Organizing against false solutions

In places where clusters of large-scale CAFOs are already established, organizers try to prevent existing CAFOs from expanding. In recent years, this has included advocacy against building anaerobic biogas digesters at large CAFOs. 

 

Federal and state governments have put forth biogas technology as a way to cut down on greenhouse gas emissions from agriculture. But advocates such as SRAP and Friends of the Earth say that biogas production does not erase the environmental impact of CAFOs. Instead, this industry creates a market for the manure systems that are most detrimental to human health. 

 

By incentivizing manure production, biogas encourages mega-dairies to grow in size. 

 

In areas such as California’s Central Valley, parts of the midwest, and eastern North Carolina, advocates are speaking up against digesters. In this work, communities have to go up against not just industrial animal production giants, but also Big Oil—which has a direct interest in seeing the biogas market grow.
□ □ □ □ □ □ □
To be done:
• A. Transcribe the passage on biogas digesters word for word, beginning with "By incentivizing manure" and ending after "biogas market grow.".
• B. Continue the passage on biogas digesters at large animal operations, starting after its final sentence.
□ □ □ □ □ □ □
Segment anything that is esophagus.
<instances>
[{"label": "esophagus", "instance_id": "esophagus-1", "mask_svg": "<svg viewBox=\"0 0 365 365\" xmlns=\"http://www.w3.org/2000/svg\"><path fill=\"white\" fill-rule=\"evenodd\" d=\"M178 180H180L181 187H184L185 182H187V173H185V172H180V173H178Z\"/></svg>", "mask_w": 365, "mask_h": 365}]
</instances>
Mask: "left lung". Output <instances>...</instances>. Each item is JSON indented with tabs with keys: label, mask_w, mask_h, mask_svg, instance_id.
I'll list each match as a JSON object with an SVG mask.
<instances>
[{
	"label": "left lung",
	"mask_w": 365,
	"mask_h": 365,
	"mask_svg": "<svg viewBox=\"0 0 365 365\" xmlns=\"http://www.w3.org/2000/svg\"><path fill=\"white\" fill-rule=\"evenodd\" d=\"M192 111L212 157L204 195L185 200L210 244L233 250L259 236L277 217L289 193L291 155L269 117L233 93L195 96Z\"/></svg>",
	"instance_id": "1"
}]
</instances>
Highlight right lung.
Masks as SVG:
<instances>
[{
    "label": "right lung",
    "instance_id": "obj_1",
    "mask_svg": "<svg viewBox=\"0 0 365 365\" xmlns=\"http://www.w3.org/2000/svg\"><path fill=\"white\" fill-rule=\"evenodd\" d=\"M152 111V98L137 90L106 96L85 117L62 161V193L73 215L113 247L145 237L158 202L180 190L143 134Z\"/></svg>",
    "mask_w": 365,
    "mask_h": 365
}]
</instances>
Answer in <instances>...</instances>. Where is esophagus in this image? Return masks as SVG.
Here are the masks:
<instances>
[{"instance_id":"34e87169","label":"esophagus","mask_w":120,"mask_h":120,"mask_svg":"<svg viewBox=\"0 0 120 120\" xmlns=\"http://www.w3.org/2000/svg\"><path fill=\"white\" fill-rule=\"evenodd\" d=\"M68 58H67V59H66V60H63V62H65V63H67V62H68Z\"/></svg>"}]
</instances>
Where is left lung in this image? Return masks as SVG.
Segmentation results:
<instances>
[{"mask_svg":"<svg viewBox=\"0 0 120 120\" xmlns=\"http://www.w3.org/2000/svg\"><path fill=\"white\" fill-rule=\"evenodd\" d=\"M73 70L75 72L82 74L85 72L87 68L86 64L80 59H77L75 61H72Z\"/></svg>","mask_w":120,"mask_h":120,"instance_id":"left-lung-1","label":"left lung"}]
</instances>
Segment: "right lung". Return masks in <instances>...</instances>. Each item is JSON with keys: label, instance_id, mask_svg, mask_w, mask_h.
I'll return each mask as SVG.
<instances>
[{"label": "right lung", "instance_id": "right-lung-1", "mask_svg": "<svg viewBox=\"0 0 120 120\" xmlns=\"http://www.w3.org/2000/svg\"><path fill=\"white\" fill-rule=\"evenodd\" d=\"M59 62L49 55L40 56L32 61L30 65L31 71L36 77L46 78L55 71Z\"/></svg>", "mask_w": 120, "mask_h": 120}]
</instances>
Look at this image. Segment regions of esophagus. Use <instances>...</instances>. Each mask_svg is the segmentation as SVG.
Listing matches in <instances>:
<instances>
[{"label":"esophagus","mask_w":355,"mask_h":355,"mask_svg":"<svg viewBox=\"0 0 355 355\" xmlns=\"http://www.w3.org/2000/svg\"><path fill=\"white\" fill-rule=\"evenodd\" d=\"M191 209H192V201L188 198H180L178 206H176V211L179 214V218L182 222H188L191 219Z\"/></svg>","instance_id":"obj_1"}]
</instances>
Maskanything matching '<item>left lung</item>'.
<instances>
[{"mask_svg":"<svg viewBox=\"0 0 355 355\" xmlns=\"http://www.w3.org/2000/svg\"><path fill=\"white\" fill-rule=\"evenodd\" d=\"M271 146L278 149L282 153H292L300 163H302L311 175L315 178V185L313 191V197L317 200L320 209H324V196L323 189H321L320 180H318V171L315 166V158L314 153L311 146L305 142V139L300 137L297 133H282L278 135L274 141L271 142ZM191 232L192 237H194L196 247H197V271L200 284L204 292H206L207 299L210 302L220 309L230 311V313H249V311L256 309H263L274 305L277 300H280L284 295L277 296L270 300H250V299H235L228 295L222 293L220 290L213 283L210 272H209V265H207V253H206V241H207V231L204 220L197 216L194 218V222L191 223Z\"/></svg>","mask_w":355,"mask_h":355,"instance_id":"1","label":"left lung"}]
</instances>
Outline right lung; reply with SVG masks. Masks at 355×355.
□ □ □ □ □ □ □
Task responses:
• A.
By incentivizing manure production, biogas encourages mega-dairies to grow in size. 

 

In areas such as California’s Central Valley, parts of the midwest, and eastern North Carolina, advocates are speaking up against digesters. In this work, communities have to go up against not just industrial animal production giants, but also Big Oil—which has a direct interest in seeing the biogas market grow.

• B.
“It’s important that when you’re organizing about this stuff, you’re super clear with the community members about what you’re going up against,” says Leslie Martinez, community engagement specialist for Leadership Counsel for Justice and Accountability (LCJA). “You’re going up against Goliath.”

 

LCJA addresses systemic injustice, particularly in California’s rural and low-income regions, and biogas is one of the issues on which Martinez works closely with community members. Martinez is based in California’s San Joaquin Valley, where there is a high concentration of mega-dairies. In the small towns throughout the valley, people may live next to as many as two dozen of these operations. No one knows the negative impacts of living next to mega-dairies better than people who actually do. They experience the air and water pollution firsthand.

 

“Communities who live next to dairies have a lot of expertise,” says Martinez.

 

And yet, this technology is part of both state and federal plans to decrease greenhouse gas emissions. New Mexico recently passed a bill called the Clean Transportation Fuel Standard, intended to support the development of clean energy in the state. 

 

California has its own Low Carbon Fuel Standard, something that has turned out to bolster mega-dairy CAFOs by supporting the development of anaerobic digesters. To resist the impacts of digesters, it’s important to know how the rules surrounding the industry are made.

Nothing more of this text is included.